■ FRAGMENTO PROPORCIONADO ■
Data science & Engineering

Las herramientas de ingeniería y ciencia de datos ayudan a la colaboración entre científicos de datos, ingenieros de datos y analistas de datos.

  • Workspace: entorno para acceder a todos los activos de Databricks, organiza objetos (Notebooks, bibliotecas, paneles y experimentos) en carpetas y proporciona acceso a objetos de datos y recursos computacionales.
  • Notebook: interfaz basada en web para crear flujos de trabajo de ciencia de datos y aprendizaje automático que pueden contener comandos ejecutables, visualizaciones y texto narrativo.
  • Dashboard: interfaz que proporciona acceso organizado a visualizaciones.
  • Library: paquete de código disponible que se ejecuta en el cluster. Databricks incluye muchas bibliotecas y se pueden agregar las propias.

■ TAREAS A REALIZAR ■
A – Indica si cada afirmación coincide con el fragmento y responde sí o no, citando las palabras del fragmento que lo deciden: (i) un Dashboard da acceso organizado a visualizaciones; (ii) en Databricks solo se pueden usar las bibliotecas que ya trae; (iii) un Notebook puede incluir texto narrativo.
B – Reproduce sin cambios el tramo del listado que va desde la línea que contiene "Given the items" hasta el final del listado, ambos extremos incluidos.

■ LISTADO PROPORCIONADO ■

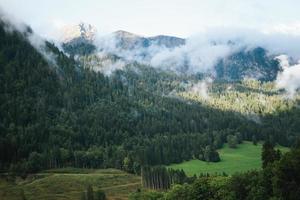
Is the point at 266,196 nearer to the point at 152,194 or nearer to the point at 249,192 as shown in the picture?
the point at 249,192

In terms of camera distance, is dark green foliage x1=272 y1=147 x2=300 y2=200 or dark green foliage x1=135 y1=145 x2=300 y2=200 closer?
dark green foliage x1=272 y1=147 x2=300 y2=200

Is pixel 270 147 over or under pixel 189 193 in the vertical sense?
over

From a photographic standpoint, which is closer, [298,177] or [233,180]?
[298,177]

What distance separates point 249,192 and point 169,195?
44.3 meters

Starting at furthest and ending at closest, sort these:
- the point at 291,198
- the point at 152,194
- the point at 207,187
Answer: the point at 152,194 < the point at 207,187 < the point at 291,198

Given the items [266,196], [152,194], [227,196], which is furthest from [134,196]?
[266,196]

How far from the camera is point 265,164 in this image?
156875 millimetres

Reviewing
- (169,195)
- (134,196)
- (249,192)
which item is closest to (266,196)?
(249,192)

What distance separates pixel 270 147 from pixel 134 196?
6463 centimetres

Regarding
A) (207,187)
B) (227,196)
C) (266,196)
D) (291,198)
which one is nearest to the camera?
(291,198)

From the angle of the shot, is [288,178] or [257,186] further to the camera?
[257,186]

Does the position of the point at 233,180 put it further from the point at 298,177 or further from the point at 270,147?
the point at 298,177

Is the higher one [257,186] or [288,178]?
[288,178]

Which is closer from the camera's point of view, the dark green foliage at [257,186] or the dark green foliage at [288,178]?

■ RESULTADOS DEL EJERCICIO ■
A –
(i) Sí: «interfaz que proporciona acceso organizado a visualizaciones».
(ii) No: «Databricks incluye muchas bibliotecas y se pueden agregar las propias».
(iii) Sí: «pueden contener comandos ejecutables, visualizaciones y texto narrativo».

B –
Given the items [266,196], [152,194], [227,196], which is furthest from [134,196]?
[266,196]

How far from the camera is point 265,164 in this image?
156875 millimetres

Reviewing
- (169,195)
- (134,196)
- (249,192)
which item is closest to (266,196)?
(249,192)

What distance separates pixel 270 147 from pixel 134 196?
6463 centimetres

Regarding
A) (207,187)
B) (227,196)
C) (266,196)
D) (291,198)
which one is nearest to the camera?
(291,198)

From the angle of the shot, is [288,178] or [257,186] further to the camera?
[257,186]

Does the position of the point at 233,180 put it further from the point at 298,177 or further from the point at 270,147?
the point at 298,177

Is the higher one [257,186] or [288,178]?
[288,178]

Which is closer from the camera's point of view, the dark green foliage at [257,186] or the dark green foliage at [288,178]?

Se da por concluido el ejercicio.